Please list each distinct username that posts in the dog pedigree thread below, naming each one only once.

**Text segment**.
## Begin

# New Pedigree for Analysis!



## APASA (Dec 27, 2010)

Ok, so I haven't been planning on getting any new pups lately.. Some good friends of mine, and some good Dogmen, have been doing some planning, and in the future we're plannin on taking my male "Yeller" and putting with one of females.. I was going to take a pup out of that then.. but I've kind of decided I really like a litter he has on the ground now.. And so I'm taking a female out it instead of one out of male later.. She's too young to get just yet, but I went to "pick her out" last night (turned out there was only two females and he was keeping one). I'm stoked over the whole ordeal! Very excited! 

Here is her ped.. I've already broken down.. But I like to read the same ped being broken down by different people because I seem to get a better grasp of the whole thing as different people will word things differently.

ONLINE PEDIGREES :: [467871] :: DUE IN AUG


----------



## Firehazard (Dec 4, 2009)

The sire of that ped there.. is 

3/4 wildside breeding (krazyside per wildside productions) > Jeep Nigerino (primarily)

1/4 is tants yellow primarily with a lil tiny shot of jeep and 1/4 boudreaux

1/4 Mason hog essentially is what Chaos' bob is... Mason hog being Heinzl/Colby/Lightner essentially... 

1/4 Mason Hog Eagleton X up with some AST, OFRN, Tants/Davis ... a scatter shot Used for outcross no doubt. .. 

The Dam: 
almost 5/8 Tant smidge of Maday .. heavy on the yellow; 

near 2/5 wildside ... 

1/8 patricks........... 

outcrosses used: wildside nigerino jeep, jeep, jeep a sorrells, bullshit,redboy,carver, fox, alligator......


----------



## Rudy4747 (Nov 29, 2009)

Hole lot going on a guy owning a bitch very simular to the gyp wanted to breed to Mety.
APASA I beleive you knew him on point in time a guy was going to give you a pup off his breeding. You posted here some months ago. So what was you break down and thoughts on them?

FH How you do that so fast is awesome. I would know if hadnt seen simular peds recentley!


----------



## Firehazard (Dec 4, 2009)

sorry refresher,, mety the dog in your avatar?


----------



## BuckskinBeauty (Aug 14, 2013)

Want to do that with my peds Firehazard? lol Just posted them.


----------



## Rudy4747 (Nov 29, 2009)

Yeah Thats Meaty up their in the photo.


----------



## APASA (Dec 27, 2010)

I agree mostly with Firehazard, 

Starting with Eli, the father of the litter.. 
The top half of his Sire is a dog named Buckshot who breaks into a lot of jeep, but also a good bit of honeybunch (not through Jeep), with a blend of Carver up from the Eli dog, essentially Boudreaux, on his top most half then there is all of this plus Nigerino added in again on the bottom side of Buckshot's top half. 

The Bottom side to Buckshot is Casino Girl, who is heavy Tant's using the Yellow dogs with a leg of Maverick/Boudreaux on top and on bottom she brings in jeep/honeybunch/Carver(Boudreaux) in the exact same way, as her dam is a full sybling to the dog on the top side of Buckshot's top half.

## End

**Data block**.

## Begin

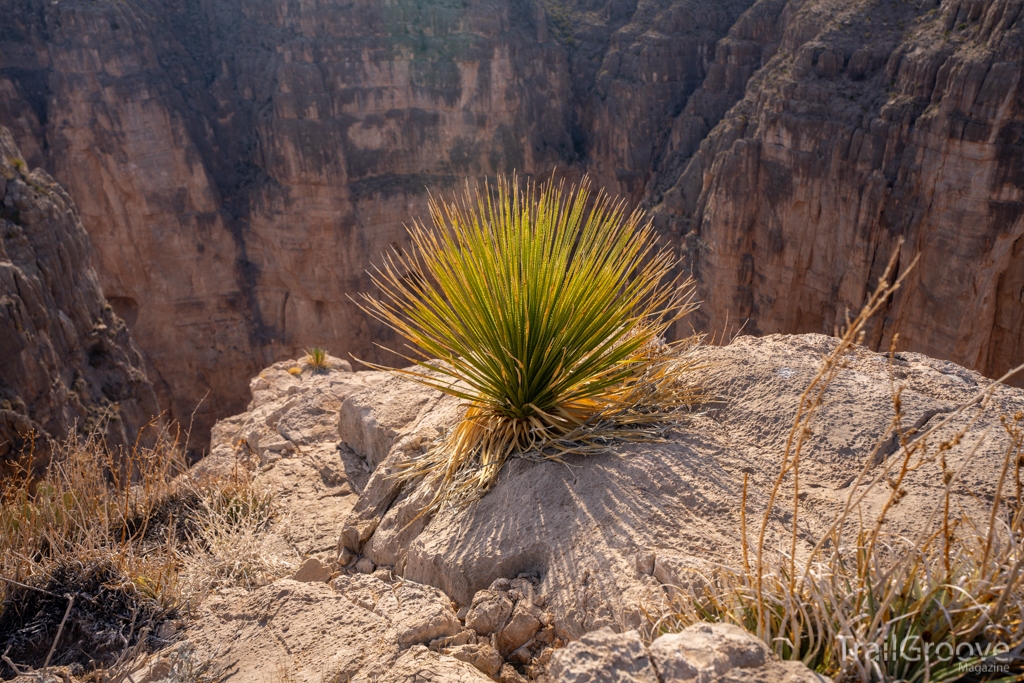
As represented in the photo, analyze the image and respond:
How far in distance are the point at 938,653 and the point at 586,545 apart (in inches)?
47.2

## End

**Final result**.
APASA
Firehazard
Rudy4747
BuckskinBeauty